With no set timeframe for his departure, Flex Kavana had enough time to marinate in the same territory where Johnson had once been a mega-star and Lawler’s foil. Despite the attempt to distance Rock from his heritage, the son was proving just as high-wattage as the father, and Lawler knew he had a star on his hands.
“The fans got behind this kid and they really liked him a lot,” Lawler said. Rock did his part, too, working an insane schedule across the South that saw him compete in a different city six days a week. “Monday night was Memphis, Tennessee. Tuesday was Louisville, Kentucky. Wednesday was Adamsville, Indiana, Thursday night was either Lexington, Kentucky, or Jackson, Tennessee, Friday night was Tupelo, Mississippi, Saturday night was Nashville or Jonesboro, Arkansas, and a couple of [TV shows] thrown in there on Saturday as well,” Lawler explained. “It was just a constant of matches every single night. And that’s where you got your on-the-job training.”
“We sort of got a rush-call. They said, hey, we need the guy to start this coming Monday. And this was maybe on a Thursday,” Lawler laughed. Given Rock’s popularity and Lawler’s onscreen status as Public Enemy No. 1, “The King” knew there was only one man capable of sending Flex Kavana into exile.

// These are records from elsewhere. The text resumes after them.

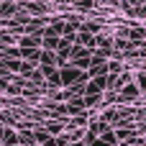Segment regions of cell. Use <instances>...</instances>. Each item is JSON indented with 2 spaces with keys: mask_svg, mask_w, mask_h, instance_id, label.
Returning a JSON list of instances; mask_svg holds the SVG:
<instances>
[{
  "mask_svg": "<svg viewBox=\"0 0 146 146\" xmlns=\"http://www.w3.org/2000/svg\"><path fill=\"white\" fill-rule=\"evenodd\" d=\"M133 82H136V87H139L141 92H146V74H139V77H136Z\"/></svg>",
  "mask_w": 146,
  "mask_h": 146,
  "instance_id": "ba28073f",
  "label": "cell"
},
{
  "mask_svg": "<svg viewBox=\"0 0 146 146\" xmlns=\"http://www.w3.org/2000/svg\"><path fill=\"white\" fill-rule=\"evenodd\" d=\"M77 8L80 10H92L95 8V0H77Z\"/></svg>",
  "mask_w": 146,
  "mask_h": 146,
  "instance_id": "52a82bcc",
  "label": "cell"
},
{
  "mask_svg": "<svg viewBox=\"0 0 146 146\" xmlns=\"http://www.w3.org/2000/svg\"><path fill=\"white\" fill-rule=\"evenodd\" d=\"M18 133L13 131V128H5V136H3V146H18Z\"/></svg>",
  "mask_w": 146,
  "mask_h": 146,
  "instance_id": "5b68a950",
  "label": "cell"
},
{
  "mask_svg": "<svg viewBox=\"0 0 146 146\" xmlns=\"http://www.w3.org/2000/svg\"><path fill=\"white\" fill-rule=\"evenodd\" d=\"M105 90H108V77H90L85 85V95H92V98H103Z\"/></svg>",
  "mask_w": 146,
  "mask_h": 146,
  "instance_id": "7a4b0ae2",
  "label": "cell"
},
{
  "mask_svg": "<svg viewBox=\"0 0 146 146\" xmlns=\"http://www.w3.org/2000/svg\"><path fill=\"white\" fill-rule=\"evenodd\" d=\"M139 95H141V90L136 87V82H133V80H131V82H126V85H123V87L118 90V98H121V100H126V103L136 100Z\"/></svg>",
  "mask_w": 146,
  "mask_h": 146,
  "instance_id": "3957f363",
  "label": "cell"
},
{
  "mask_svg": "<svg viewBox=\"0 0 146 146\" xmlns=\"http://www.w3.org/2000/svg\"><path fill=\"white\" fill-rule=\"evenodd\" d=\"M21 8L15 3H0V15H18Z\"/></svg>",
  "mask_w": 146,
  "mask_h": 146,
  "instance_id": "8992f818",
  "label": "cell"
},
{
  "mask_svg": "<svg viewBox=\"0 0 146 146\" xmlns=\"http://www.w3.org/2000/svg\"><path fill=\"white\" fill-rule=\"evenodd\" d=\"M59 74H62V87H72V85H77V82H87V80H90V74H87L85 69H77V67H72V64H64V67L59 69Z\"/></svg>",
  "mask_w": 146,
  "mask_h": 146,
  "instance_id": "6da1fadb",
  "label": "cell"
},
{
  "mask_svg": "<svg viewBox=\"0 0 146 146\" xmlns=\"http://www.w3.org/2000/svg\"><path fill=\"white\" fill-rule=\"evenodd\" d=\"M74 44H80V46L95 51V49H98V36H95V33H87V31H80L77 38H74Z\"/></svg>",
  "mask_w": 146,
  "mask_h": 146,
  "instance_id": "277c9868",
  "label": "cell"
},
{
  "mask_svg": "<svg viewBox=\"0 0 146 146\" xmlns=\"http://www.w3.org/2000/svg\"><path fill=\"white\" fill-rule=\"evenodd\" d=\"M5 87H8V82H5V80H0V92H3Z\"/></svg>",
  "mask_w": 146,
  "mask_h": 146,
  "instance_id": "9c48e42d",
  "label": "cell"
}]
</instances>
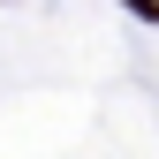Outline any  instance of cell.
I'll use <instances>...</instances> for the list:
<instances>
[{
    "label": "cell",
    "instance_id": "1",
    "mask_svg": "<svg viewBox=\"0 0 159 159\" xmlns=\"http://www.w3.org/2000/svg\"><path fill=\"white\" fill-rule=\"evenodd\" d=\"M121 8H136L144 23H159V0H121Z\"/></svg>",
    "mask_w": 159,
    "mask_h": 159
}]
</instances>
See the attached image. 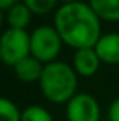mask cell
Masks as SVG:
<instances>
[{
    "label": "cell",
    "instance_id": "cell-1",
    "mask_svg": "<svg viewBox=\"0 0 119 121\" xmlns=\"http://www.w3.org/2000/svg\"><path fill=\"white\" fill-rule=\"evenodd\" d=\"M55 29L63 43L75 48L86 49L95 48L101 39V20L92 9L90 3L67 2L61 5L54 17Z\"/></svg>",
    "mask_w": 119,
    "mask_h": 121
},
{
    "label": "cell",
    "instance_id": "cell-2",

“You keep your finger on the pulse of the fans,” Lawler said. “You figure out what wrestler the fans like the most, figure out what wrestler the fans dislike the most, and then you put those two guys against each other. He was up there in fan popularity and I was the main bad guy at the time. It was a natural match to have.”
So far so good. At least until they realized the show was running long.
“We had a 90-minute show and we were about to go off the air,” Lawler said of the fateful bout that sent The Great One packing from USWA. “It was just a rushed job to get the match over before we went off the air.”
The match, which can be found online, is actually pretty entertaining given that everyone seems to be moving and talking at twice the normal speed. “We gotta get this one underway!” yelps the commentator as Flex sprints into the ring and whips off a pair of sunglasses. Lawler yells some final taunts in the vicinity of the microphone; an interfering minion of “The King’s” holds Flex’s tights against the turnbuckle while Lawler tees off and the announcer moans, “I wish we had more time!” A brief commercial break ensues. When the action resumes, all out chaos has broken out. Flex executes a textbook sunset flip, but the ref is too preoccupied with a fracas outside the ring to record the pinfall. With less than 15 seconds to go before the broadcast cuts off, Lawler hits his Piledriver, pins Flex, and it’s over. The announcer, short on both time and oxygen, blurts out his sign-off in one single breath — “Kavana’sgonewegottagoI’llseeyounextweek” — as Lawler pumps his fists.